*CONSEGNA:*
Stabilisci se ciascuna delle seguenti affermazioni concorda con il brano sulla società interetnica, rispondendo sì o no e riportando tra virgolette le parole del brano che lo decidono.
1. Gli immigrati sono descritti prima di tutto come persone.
2. La severità contro i trafficanti clandestini divide le opinioni.
3. Le riserve sulla legge “Bossi-Fini” riguardano la rigidità verso gli immigrati regolari.

*BRANO PROPOSTO:*
▼▼▼
DALLA PRESENZA ETNICA

ALLA SOCIETA’ INTERETNICA

 

Come si diceva all’inizio, questa riflessione sulla funzione degli immigrati per la nostra economia può aiutare a inquadrare il fenomeno nella sua globalità: sono indubbiamente braccia da lavoro ma prima di tutto persone! Perciò nell’introduzione al Dossier si esprimono motivate riserve sui contenuti della legge “Bossi-Fini”. Il punto non è la severità contro i trafficanti clandestini, che trova tutti d’accordo, bensì la rigidità mostrata nei confronti degli immigrati regolari.
▲▲▲
*DATI:*
▼▼▼
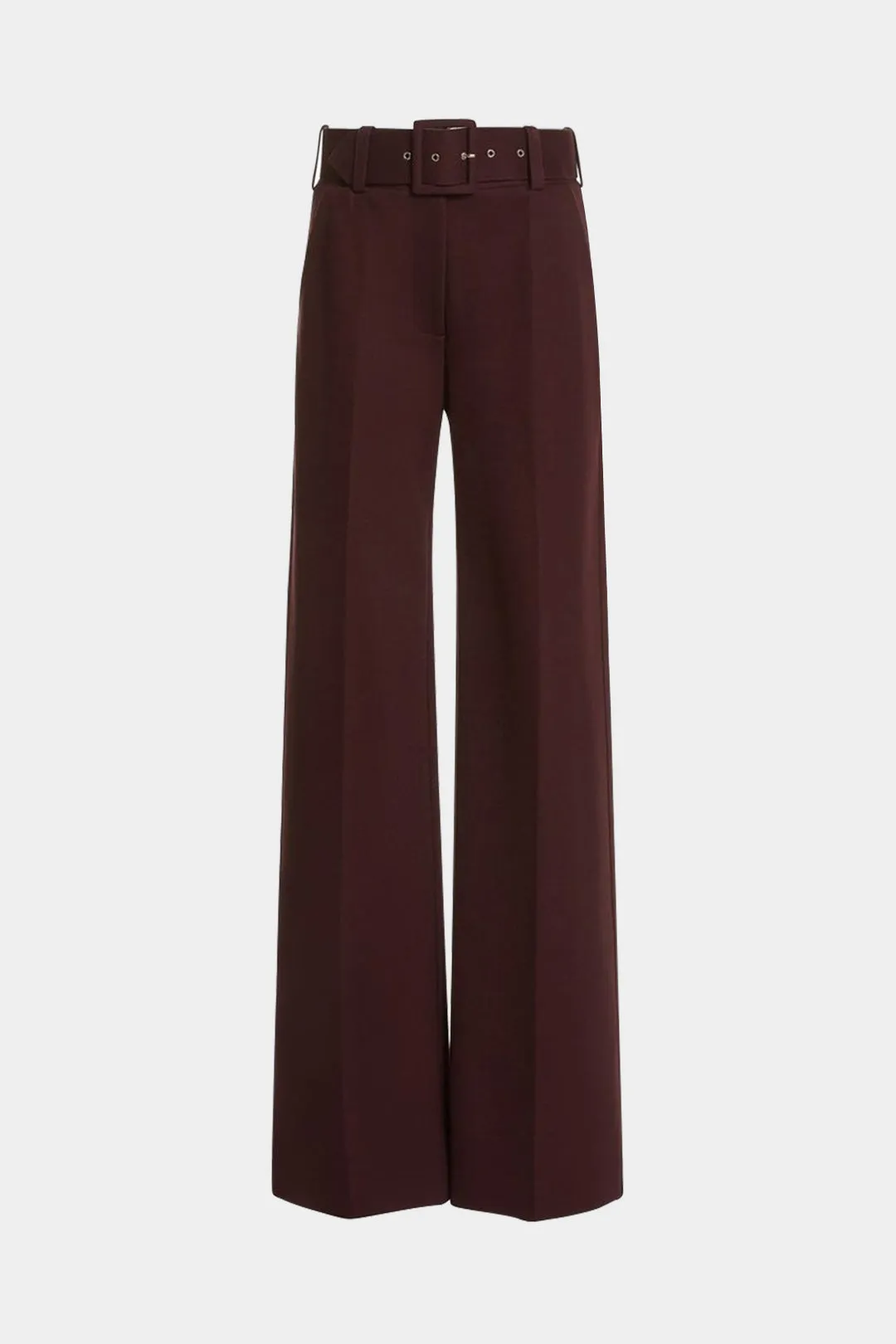 Belted Wide Leg Trousers sold by Micas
▲▲▲
*SPAZIO RISPOSTA:*
1. Sì: "sono indubbiamente braccia da lavoro ma prima di tutto persone!"
2. No: "la severità contro i trafficanti clandestini, che trova tutti d’accordo"
3. Sì: "bensì la rigidità mostrata nei confronti degli immigrati regolari"